Les 1.000 milliards de la BCE en 3 questions

En trois mois, la Banque centrale européenne a mis sur la table 1.000 milliards d’euros pour donner de l’air au système financier. Mais que font les banques européennes de cette manne exceptionnelle ?
Le guichet est une nouvelle fois grand ouvert. La BCE a annoncé mercredi avoir alloué 529,53 milliards d’euros à 800 banques de la zone euro. C’est la deuxième opération de ce type en moins de trois mois. La première opération, baptisée LTRO (Long Term Refinancing Operation) s’était déroulée en décembre. Elle avait mis 489 milliards d’euros à la disposition de 523 établissements financiers. Au total, la BCE a donc mis sur la table 1000 milliards d’euros pour donner de l’air au système financier. Même si les flux nets injectés dans le système financier sont moindres (environ 500 milliards selon la BCE), l’effort reste considérable.
Pourquoi un tel activisme ?
« En décembre dernier, nous avons frôlé l’arrêt cardiaque du système financier », rappelle Fabrice Cousté, DG de CMC Markets France, plateforme mondiale de trading en ligne. Les marchés financiers se fermaient, notamment pour l’Espagne et l’Italie, deux poids lourds de la zone euro. Ces deux pays étaient obligés de payer des taux d’intérêt trop élevés (environ 7%) pour se financer sur les marchés obligataires. Résultat : leur dette risquait de devenir incontrôlable. Parallèlement, les banques – qui détiennent des obligations publiques – voyaient leurs cours dévisser en bourse. Il fallait donc intervenir. En lançant son opération LTRO, la BCE a fait d’une pierre deux coups. Elle a redonné de l’oxygène aux banques et réduit le stress financier. Ses achats de titres publics sur les marchés secondaires ont aussi contribué à calmer la situation.
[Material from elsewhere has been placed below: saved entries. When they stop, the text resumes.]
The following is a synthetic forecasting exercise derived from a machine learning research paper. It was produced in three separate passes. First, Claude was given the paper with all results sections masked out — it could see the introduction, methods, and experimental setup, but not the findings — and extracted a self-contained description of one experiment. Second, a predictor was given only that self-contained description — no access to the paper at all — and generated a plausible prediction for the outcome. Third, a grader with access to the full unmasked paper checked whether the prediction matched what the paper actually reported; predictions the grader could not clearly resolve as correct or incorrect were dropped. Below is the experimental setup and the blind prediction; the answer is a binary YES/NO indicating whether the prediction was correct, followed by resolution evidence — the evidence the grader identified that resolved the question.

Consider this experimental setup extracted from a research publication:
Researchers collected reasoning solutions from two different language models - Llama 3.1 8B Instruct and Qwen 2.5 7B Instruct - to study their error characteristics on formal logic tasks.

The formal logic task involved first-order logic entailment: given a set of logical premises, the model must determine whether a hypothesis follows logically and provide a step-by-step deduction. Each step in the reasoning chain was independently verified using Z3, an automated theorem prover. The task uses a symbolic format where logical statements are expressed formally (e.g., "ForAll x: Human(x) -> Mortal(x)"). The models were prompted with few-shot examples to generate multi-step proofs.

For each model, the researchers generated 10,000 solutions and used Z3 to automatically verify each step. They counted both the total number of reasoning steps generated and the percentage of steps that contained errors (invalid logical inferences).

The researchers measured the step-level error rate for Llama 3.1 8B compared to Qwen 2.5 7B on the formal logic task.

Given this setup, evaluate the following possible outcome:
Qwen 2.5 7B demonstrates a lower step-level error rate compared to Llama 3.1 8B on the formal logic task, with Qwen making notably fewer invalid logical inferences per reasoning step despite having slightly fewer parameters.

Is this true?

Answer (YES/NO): YES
Concrètement, comment les banques utilisent-elles les liquidités de la BCE ?
Le LTRO est une opération de prêt avec collatéral. Les banques fournissent des titres à la BCE. En échange, celle-ci met à disposition des liquidités pour 3 ans à un taux d’intérêt défiant toute concurrence : 1%. Pour rappel, il y a trois mois, les banques françaises jugées de bonne qualité (BNP, Société générale) se refinançaient sur le marché obligataire à 4,5/5% pour 3 ans, rappelle Arnaud Raimon, Président de la société d’asset management Aliénor Capital. Les conditions se sont donc nettement améliorées. Une fois leurs liquidités en poche, les banques ont plusieurs options. Les plus frileuses replacent ces liquidités aux guichets de la BCE à un taux peu attractif plutôt que de prendre le risque de financer des entreprises, des ménages ou d’autres banques. Cependant d’autres banques se livrent à des opérations de « carry trade » beaucoup plus juteuses. Elles empruntent à 1 % auprès de la BCE et prêtent ensuite aux gouvernements à des taux plus élevés. A ce jeu les banques espagnoles sont les plus actives : elles ont acheté 32 milliards d’euros d’actifs publics en janvier et 22 milliards en décembre. Ce « carry trade » pourrait paraître honteux ; il a pourtant un effet positif, note Arnaud Raimon. En effet, il contribue à faire baisser les taux d’intérêt à long terme dans les pays d’Europe du Sud.
Les banques utilisent-elles aussi l’argent de la BCE pour financer l’économie ?
Il est encore trop tôt pour le dire. Les flux de prêts au secteur privé ont baissé en novembre et décembre (-16 et -72 milliards d’euros respectivement). On peut toutefois constater que les flux de crédit ont rebondi en janvier (+37 milliards) et que le timide dégel du marché interbancaire présage un desserrement des standards de prêts, estime Bruno Cavalier, économiste d’Oddo Securities. Grâce au LTRO, les banques peuvent enfin avoir une offre de crédit pour les particuliers et les entreprises, constate Arnaud Raimon. Cependant, il ne faut pas oublier que de la demande de crédit reste en berne. En France, par exemple, la consommation baisse à un rythme de 2% l’an. Difficile dans ces conditions, d’obtenir un rebond du crédit, même si les banques sont mieux disposées. Le président de l’institution de Francfort Mario Draghi a exhorté dimanche les banques à soutenir la croissance économique en prêtant aux ménages et aux entreprises les liquidités empruntées. L’agence de notation Fitch estime toutefois qu’il est peu probable que ces fonds débouchent sur une forte croissance du crédit, « étant donné l’absence de toute demande notable » en Europe. L’injection de liquidités a ses limites.